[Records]
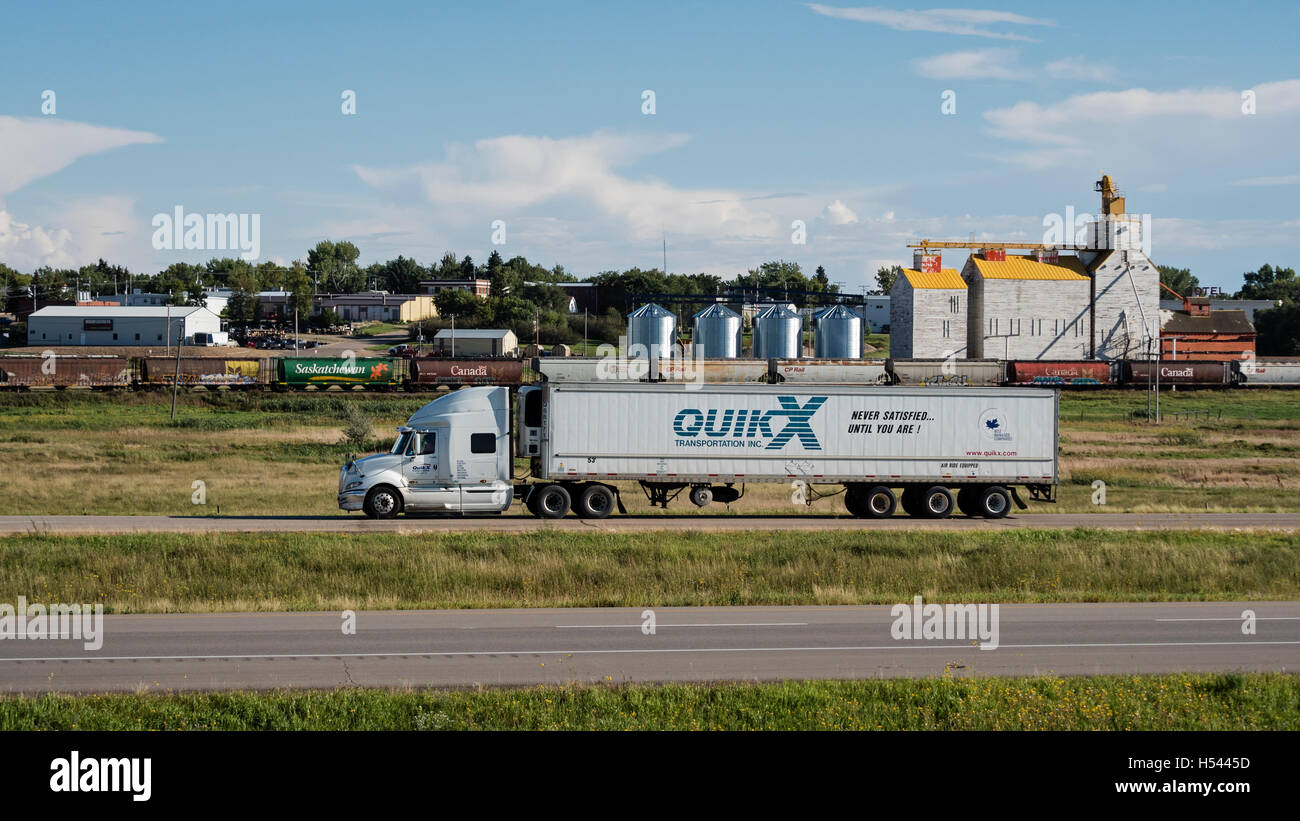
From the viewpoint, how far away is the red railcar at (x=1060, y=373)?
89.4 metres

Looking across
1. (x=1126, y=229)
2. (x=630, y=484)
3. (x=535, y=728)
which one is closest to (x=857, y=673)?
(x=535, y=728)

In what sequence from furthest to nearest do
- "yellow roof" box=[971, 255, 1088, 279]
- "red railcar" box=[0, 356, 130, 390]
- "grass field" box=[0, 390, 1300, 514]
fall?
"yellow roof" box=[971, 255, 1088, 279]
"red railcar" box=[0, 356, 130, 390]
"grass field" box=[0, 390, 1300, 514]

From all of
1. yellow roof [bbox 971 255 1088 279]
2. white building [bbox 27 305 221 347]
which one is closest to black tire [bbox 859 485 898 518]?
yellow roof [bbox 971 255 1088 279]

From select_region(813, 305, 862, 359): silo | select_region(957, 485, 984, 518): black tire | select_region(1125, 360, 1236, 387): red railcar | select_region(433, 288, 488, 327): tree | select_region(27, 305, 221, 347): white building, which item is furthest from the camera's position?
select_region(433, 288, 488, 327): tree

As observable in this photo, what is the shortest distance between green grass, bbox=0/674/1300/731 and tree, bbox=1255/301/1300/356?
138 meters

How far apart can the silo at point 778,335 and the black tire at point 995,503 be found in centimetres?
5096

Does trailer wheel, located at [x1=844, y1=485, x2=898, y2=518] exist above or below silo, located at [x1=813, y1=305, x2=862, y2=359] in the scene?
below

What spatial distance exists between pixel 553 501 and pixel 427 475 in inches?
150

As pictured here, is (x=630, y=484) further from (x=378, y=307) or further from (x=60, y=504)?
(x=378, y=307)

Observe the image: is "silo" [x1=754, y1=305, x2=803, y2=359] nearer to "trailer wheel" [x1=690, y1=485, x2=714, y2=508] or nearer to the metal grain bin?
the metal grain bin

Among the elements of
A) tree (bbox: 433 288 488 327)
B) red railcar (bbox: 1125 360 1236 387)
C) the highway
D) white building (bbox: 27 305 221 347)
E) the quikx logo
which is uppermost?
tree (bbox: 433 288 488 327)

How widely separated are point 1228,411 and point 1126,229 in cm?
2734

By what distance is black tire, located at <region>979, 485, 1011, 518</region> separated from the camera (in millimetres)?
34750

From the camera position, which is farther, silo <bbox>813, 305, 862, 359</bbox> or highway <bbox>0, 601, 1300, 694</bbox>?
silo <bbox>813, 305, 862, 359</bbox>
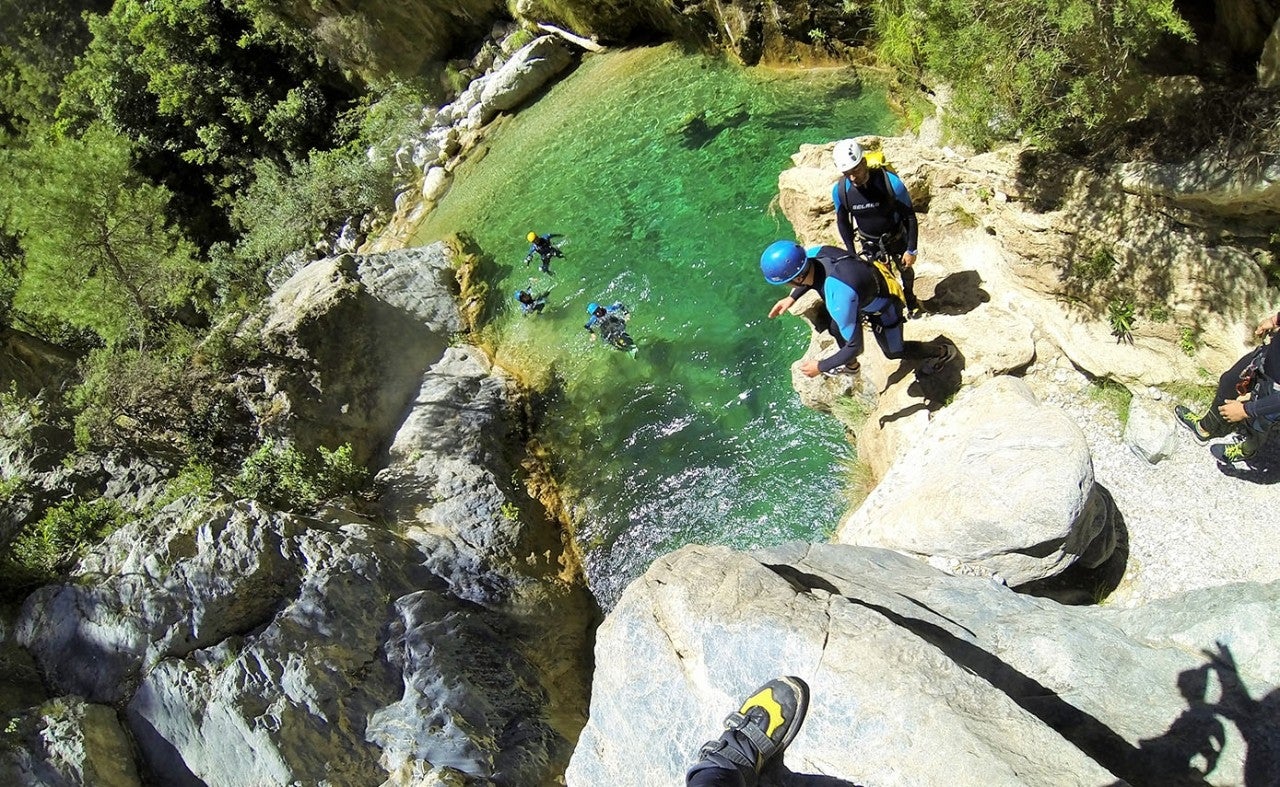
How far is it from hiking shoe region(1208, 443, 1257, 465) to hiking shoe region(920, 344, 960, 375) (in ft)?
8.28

→ **Given exercise**: Copy every row above word for word, leaving out the pictures.

→ **Exercise output**:
From the viewpoint, how far away is the red railcar at (x=1060, y=373)?
89.4 metres

Looking across
1. (x=1126, y=229)
2. (x=630, y=484)
3. (x=535, y=728)
which one is closest to (x=857, y=673)?
(x=535, y=728)

In what sequence from furthest to nearest do
- "yellow roof" box=[971, 255, 1088, 279]
- "red railcar" box=[0, 356, 130, 390]
- "grass field" box=[0, 390, 1300, 514]
fall?
"yellow roof" box=[971, 255, 1088, 279]
"red railcar" box=[0, 356, 130, 390]
"grass field" box=[0, 390, 1300, 514]

From all of
1. yellow roof [bbox 971 255 1088 279]
2. white building [bbox 27 305 221 347]
which one is closest to black tire [bbox 859 485 898 518]?
yellow roof [bbox 971 255 1088 279]

From select_region(813, 305, 862, 359): silo | select_region(957, 485, 984, 518): black tire | select_region(1125, 360, 1236, 387): red railcar | select_region(433, 288, 488, 327): tree | select_region(27, 305, 221, 347): white building, which item is furthest from the camera's position?
select_region(433, 288, 488, 327): tree

As observable in this photo, what is the shortest distance between green grass, bbox=0/674/1300/731 and tree, bbox=1255/301/1300/356?
138 meters

How far apart can the silo at point 778,335 and the black tire at point 995,503 be found in centimetres?
5096

Does trailer wheel, located at [x1=844, y1=485, x2=898, y2=518] exist above or below silo, located at [x1=813, y1=305, x2=862, y2=359] in the scene?
below

What spatial distance exists between pixel 553 501 and pixel 427 475 in inches?
150

As pictured here, is (x=630, y=484) further from (x=378, y=307) or further from (x=60, y=504)?
(x=378, y=307)

Observe the image: is "silo" [x1=754, y1=305, x2=803, y2=359] nearer to "trailer wheel" [x1=690, y1=485, x2=714, y2=508] or nearer to the metal grain bin?
the metal grain bin

Among the elements of
A) tree (bbox: 433 288 488 327)
B) red railcar (bbox: 1125 360 1236 387)
C) the highway
D) white building (bbox: 27 305 221 347)
E) the quikx logo
which is uppermost?
tree (bbox: 433 288 488 327)

How widely separated are point 1228,411 and point 1126,229 in cm?
2734

By what distance is black tire, located at <region>979, 485, 1011, 518</region> separated from the camera (in millimetres)?
34750

From the camera position, which is farther, silo <bbox>813, 305, 862, 359</bbox> or highway <bbox>0, 601, 1300, 694</bbox>?
silo <bbox>813, 305, 862, 359</bbox>
How far is it from hiking shoe region(1208, 443, 1257, 465) to hiking shoe region(920, 344, 960, 375) (in ft)?
8.28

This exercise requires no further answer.